■ What needs to be done ■
Because the images are not wanted, restate every line below word for word without them.
━━━━━ Record set ━━━━━
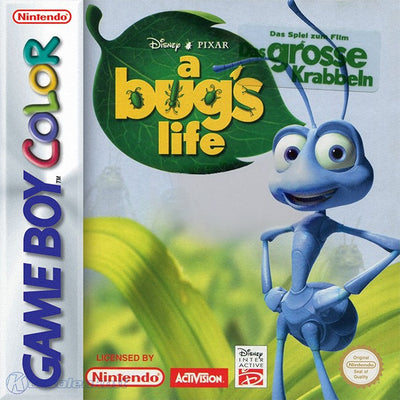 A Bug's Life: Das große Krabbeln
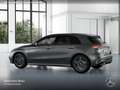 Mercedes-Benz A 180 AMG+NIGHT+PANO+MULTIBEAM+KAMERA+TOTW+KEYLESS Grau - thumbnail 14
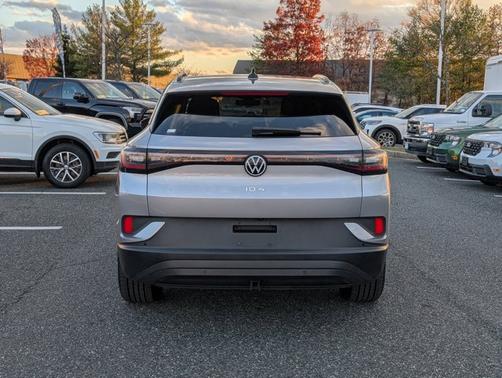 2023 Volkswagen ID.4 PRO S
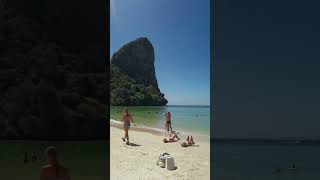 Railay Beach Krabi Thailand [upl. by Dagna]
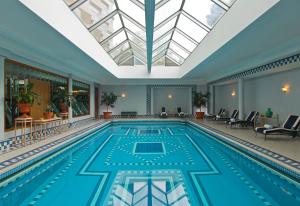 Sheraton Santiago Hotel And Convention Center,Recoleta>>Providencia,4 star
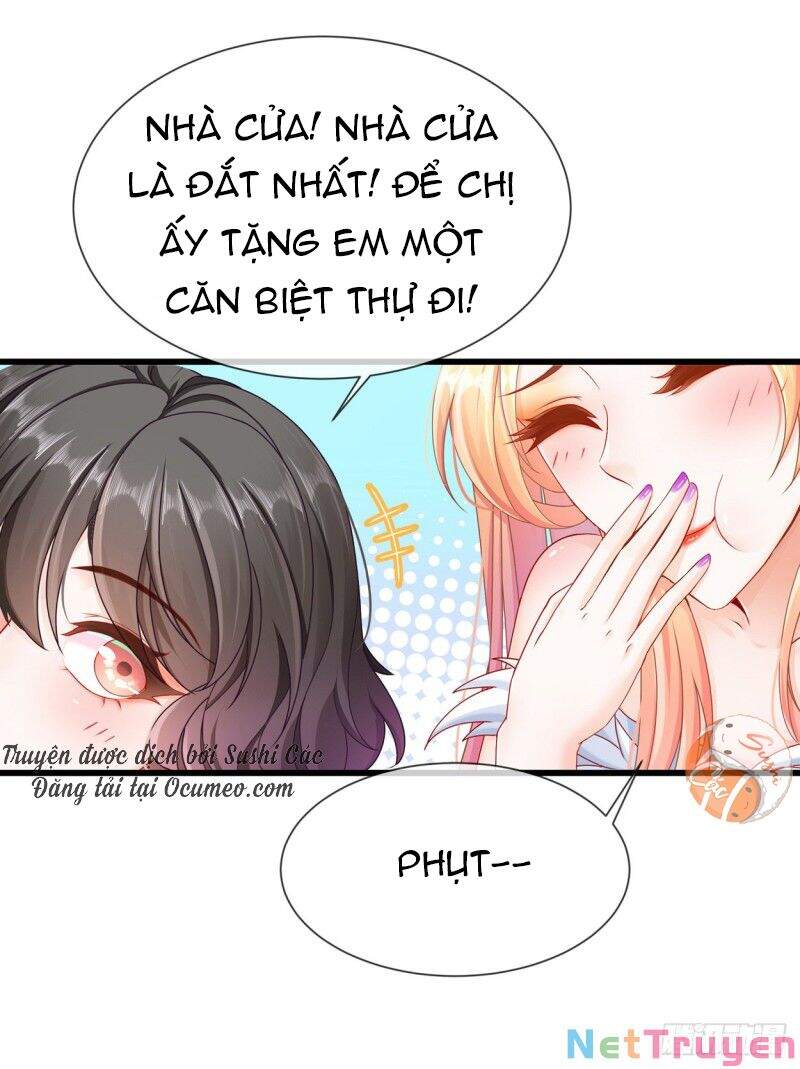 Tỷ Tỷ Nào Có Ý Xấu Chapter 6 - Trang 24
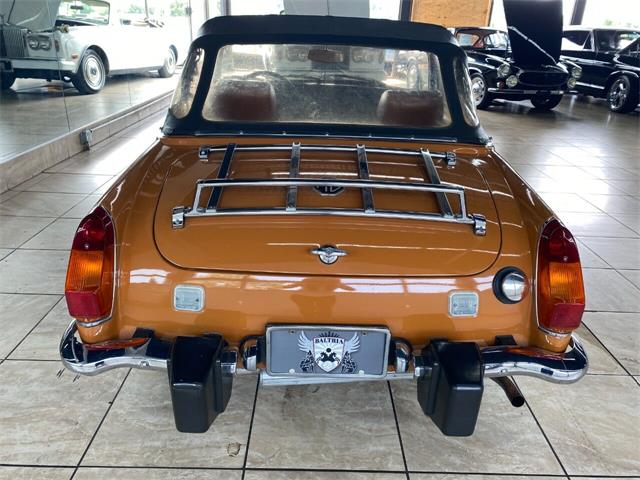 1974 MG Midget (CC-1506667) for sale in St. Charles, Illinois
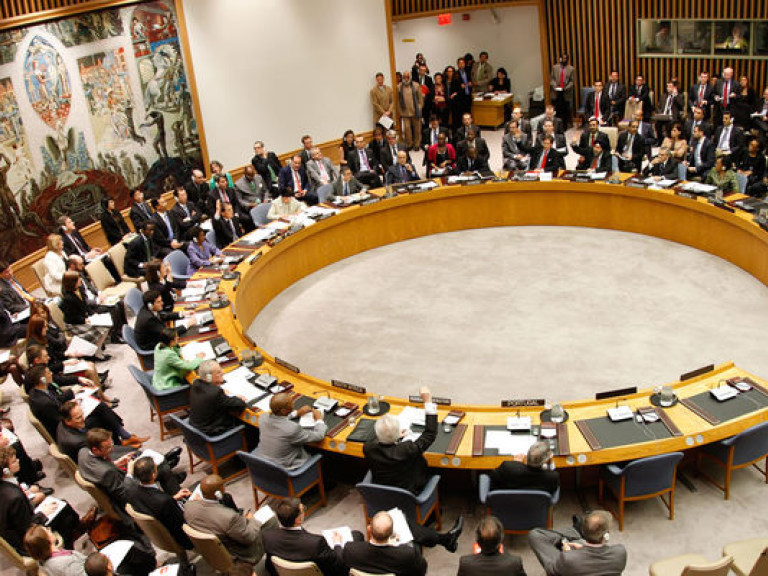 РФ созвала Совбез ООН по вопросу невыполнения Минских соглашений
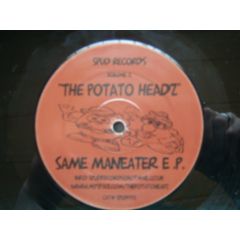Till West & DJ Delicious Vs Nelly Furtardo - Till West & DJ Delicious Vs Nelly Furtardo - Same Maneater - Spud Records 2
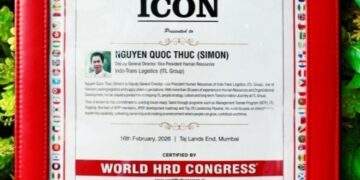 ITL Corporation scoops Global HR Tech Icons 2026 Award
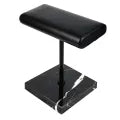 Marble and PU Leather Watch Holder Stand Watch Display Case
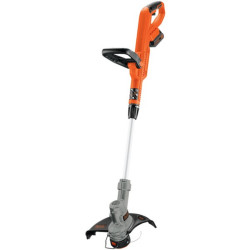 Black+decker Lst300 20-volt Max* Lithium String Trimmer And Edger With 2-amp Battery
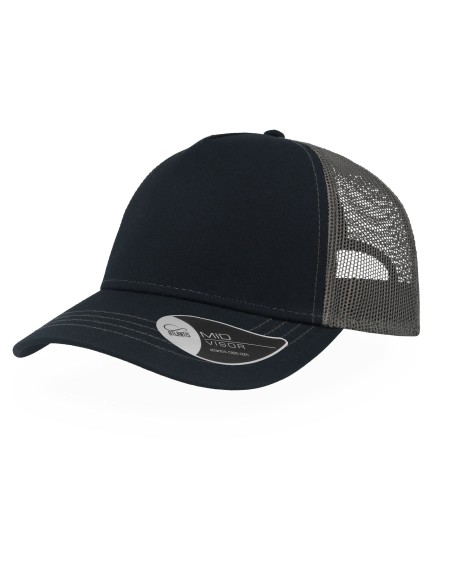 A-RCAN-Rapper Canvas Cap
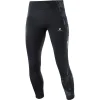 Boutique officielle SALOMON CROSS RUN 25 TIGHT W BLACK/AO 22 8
━━━━━
■ Solution ■
 A Bug's Life: Das große Krabbeln
 Mercedes-Benz A 180 AMG+NIGHT+PANO+MULTIBEAM+KAMERA+TOTW+KEYLESS Grau - thumbnail 14
 2023 Volkswagen ID.4 PRO S
 Railay Beach Krabi Thailand [upl. by Dagna]
 Sheraton Santiago Hotel And Convention Center,Recoleta>>Providencia,4 star
 Tỷ Tỷ Nào Có Ý Xấu Chapter 6 - Trang 24
 1974 MG Midget (CC-1506667) for sale in St. Charles, Illinois
 РФ созвала Совбез ООН по вопросу невыполнения Минских соглашений
Till West & DJ Delicious Vs Nelly Furtardo - Till West & DJ Delicious Vs Nelly Furtardo - Same Maneater - Spud Records 2
 ITL Corporation scoops Global HR Tech Icons 2026 Award
 Marble and PU Leather Watch Holder Stand Watch Display Case
 Black+decker Lst300 20-volt Max* Lithium String Trimmer And Edger With 2-amp Battery
 A-RCAN-Rapper Canvas Cap
 Boutique officielle SALOMON CROSS RUN 25 TIGHT W BLACK/AO 22 8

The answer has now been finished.